This is basically correct, but as always with philosophy, there is more to it.
Aristotle and many other ancient philosophers (especially Confucius but more-or-less everyone to a certain extent) focused on virtues in their description of how to be a good person. In the last few centuries though, two other ways of thinking about ethics came to dominate thinking in the English speaking academy. One is utilitarianism, which is the idea that we should maximize "utility" or happiness by acting with an eye towards consequences that will make the most people happy. Another is "Kantian deontology," which says that we have certain duties we need to follow no matter what the consequences are, such as the duty to tell the truth or treat other people as ends in themselves.
Utilitarianism and Kantism have a fundamental disagreement about what ethics is even about. You could think about ethics as being about actions: maybe God allows some actions and forbids others arbitrarily, and that's what makes actions good or bad. That's called Divine Command theory and it's not a very popular view in the academy, but it's pretty popular among lay religious people. Another popular action-oriented theory is existentialism, which is the idea that an action is good or bad based on whether it is an authentic expression of who you are.
Utilitarians are "consequentialists". They say what makes an action good or bad is not the action itself, which is neutral, but the consequence of the action. A good action just is an action with good consequences.

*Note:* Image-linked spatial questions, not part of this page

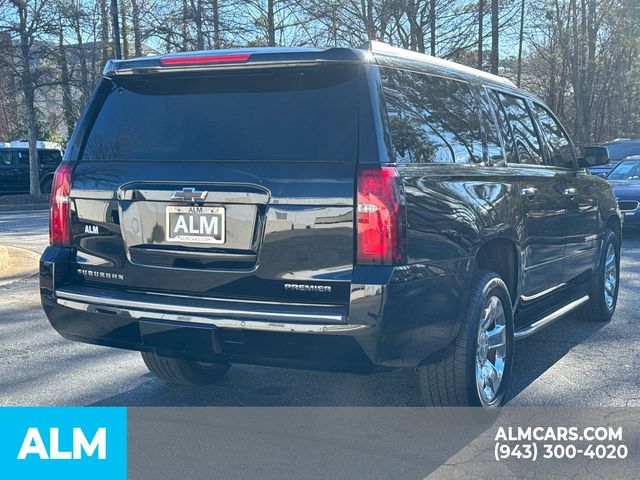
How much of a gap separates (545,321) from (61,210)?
3.12 meters

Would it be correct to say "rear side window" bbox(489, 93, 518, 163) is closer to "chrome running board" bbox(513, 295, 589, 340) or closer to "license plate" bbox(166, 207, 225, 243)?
"chrome running board" bbox(513, 295, 589, 340)

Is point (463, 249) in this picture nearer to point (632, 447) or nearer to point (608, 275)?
point (632, 447)

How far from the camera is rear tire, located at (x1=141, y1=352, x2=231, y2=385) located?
16.2 ft

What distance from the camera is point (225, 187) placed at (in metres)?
3.71

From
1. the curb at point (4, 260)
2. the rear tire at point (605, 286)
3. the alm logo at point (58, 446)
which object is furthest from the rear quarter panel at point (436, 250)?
the curb at point (4, 260)

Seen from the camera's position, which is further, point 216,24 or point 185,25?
point 185,25

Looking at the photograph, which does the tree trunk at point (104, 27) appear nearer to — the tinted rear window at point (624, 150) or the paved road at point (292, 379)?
the tinted rear window at point (624, 150)

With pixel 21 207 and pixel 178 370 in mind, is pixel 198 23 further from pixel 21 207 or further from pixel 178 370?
pixel 178 370

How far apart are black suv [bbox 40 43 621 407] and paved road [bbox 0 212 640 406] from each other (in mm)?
679

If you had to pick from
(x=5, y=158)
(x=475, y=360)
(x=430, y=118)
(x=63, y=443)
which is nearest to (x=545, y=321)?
Result: (x=475, y=360)

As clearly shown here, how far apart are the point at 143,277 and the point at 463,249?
162 centimetres

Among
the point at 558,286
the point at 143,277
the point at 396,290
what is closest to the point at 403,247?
the point at 396,290

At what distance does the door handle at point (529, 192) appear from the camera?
4970mm

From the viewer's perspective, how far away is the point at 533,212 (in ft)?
16.7
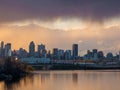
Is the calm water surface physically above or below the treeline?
below

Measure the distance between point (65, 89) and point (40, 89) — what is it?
4.17m

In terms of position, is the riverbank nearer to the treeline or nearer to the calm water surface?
the treeline

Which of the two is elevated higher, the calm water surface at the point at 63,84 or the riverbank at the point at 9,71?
the riverbank at the point at 9,71

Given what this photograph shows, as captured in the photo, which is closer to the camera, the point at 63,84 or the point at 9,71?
the point at 63,84

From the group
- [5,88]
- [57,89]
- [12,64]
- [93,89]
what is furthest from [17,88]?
[12,64]

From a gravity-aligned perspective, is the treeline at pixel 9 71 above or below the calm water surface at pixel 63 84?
above

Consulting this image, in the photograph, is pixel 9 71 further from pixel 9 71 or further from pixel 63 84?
pixel 63 84

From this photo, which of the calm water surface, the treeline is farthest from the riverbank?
the calm water surface

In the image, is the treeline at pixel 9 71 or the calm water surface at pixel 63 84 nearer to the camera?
the calm water surface at pixel 63 84

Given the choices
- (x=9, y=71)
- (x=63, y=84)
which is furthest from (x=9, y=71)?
(x=63, y=84)

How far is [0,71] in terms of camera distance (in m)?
103

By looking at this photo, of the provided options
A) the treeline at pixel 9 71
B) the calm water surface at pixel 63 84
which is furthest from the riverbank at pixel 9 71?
the calm water surface at pixel 63 84

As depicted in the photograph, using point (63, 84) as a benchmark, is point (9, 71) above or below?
above

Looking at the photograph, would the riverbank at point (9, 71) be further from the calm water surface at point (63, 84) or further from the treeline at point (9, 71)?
the calm water surface at point (63, 84)
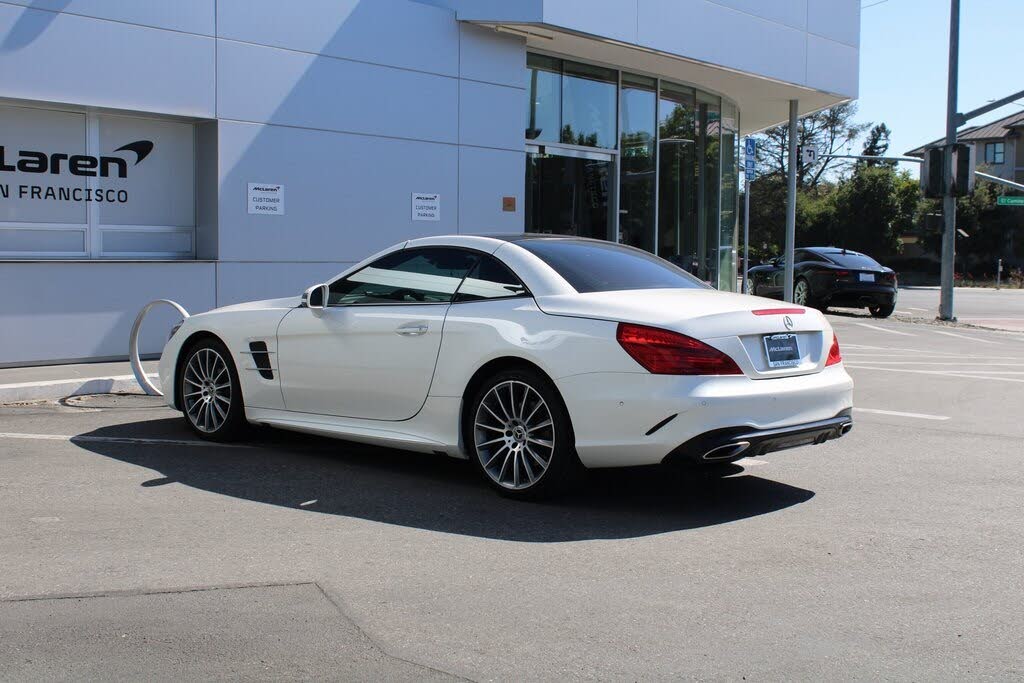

Kantians on the other hand, think that consequences are unpredictable and morally irrelevant. What matters for ethics are your intentions. If you honestly and truly intend good for everyone, you're a moral person, even if through no fault of your own, it turns out that your actions have bad effects.
You can think of it like this diagram:
Intentions → Action → Consequences
Philosophers kept debating whether the heart of ethics really is: in the intention or in the consequence?
In the late twentieth century, a new school of though emerged that asked the question, if this debate between intentions and consequences is so central to ethics, why don't the ancients seem to care about it? The answer that was worked out by Elizabeth Anscombe, Philippa Foot, and Alasdair MacIntyre and slowly popularized came to be known as "virtue ethics", but I argue a better name for it is "character ethics".
Where do your intentions come from? They emerge from your character. Where does your character come from? It's a consequence of your earlier actions. The diagram I put up before is actually a circle with character as the missing link. So, when we read Aristotle, the ethical question he is trying to answer with his theory of virtues is not "what are good intentions?" or "what are good consequences?" but "how do I become a good person?" and for him, to be a good person is to have a good character with a virtuous (moderate) disposition.
The reason the debate between the utilitarians and the Kantians couldn't be resolved was that they were both only seeing a small part of ethics and trying to take it for the whole. The virtue ethicists helped us break out of this circular argument by getting us to look at other perspectives. Once we start looking at ethics from this broader perspective, the central question becomes what kind of person do I want to be? Should I be a political man of action, as Aristotle suggests? Should I be saintly lover of God and man, as in Catholic social teaching? Should I be a humane bureaucrat, as in the Confucian tradition? Should I try to be a caring mother, as in feminist care ethics? These questions aren't easy to answer, but their more tractable than the interminable academic circle that dominated discourse before the reemergence of virtue ethics.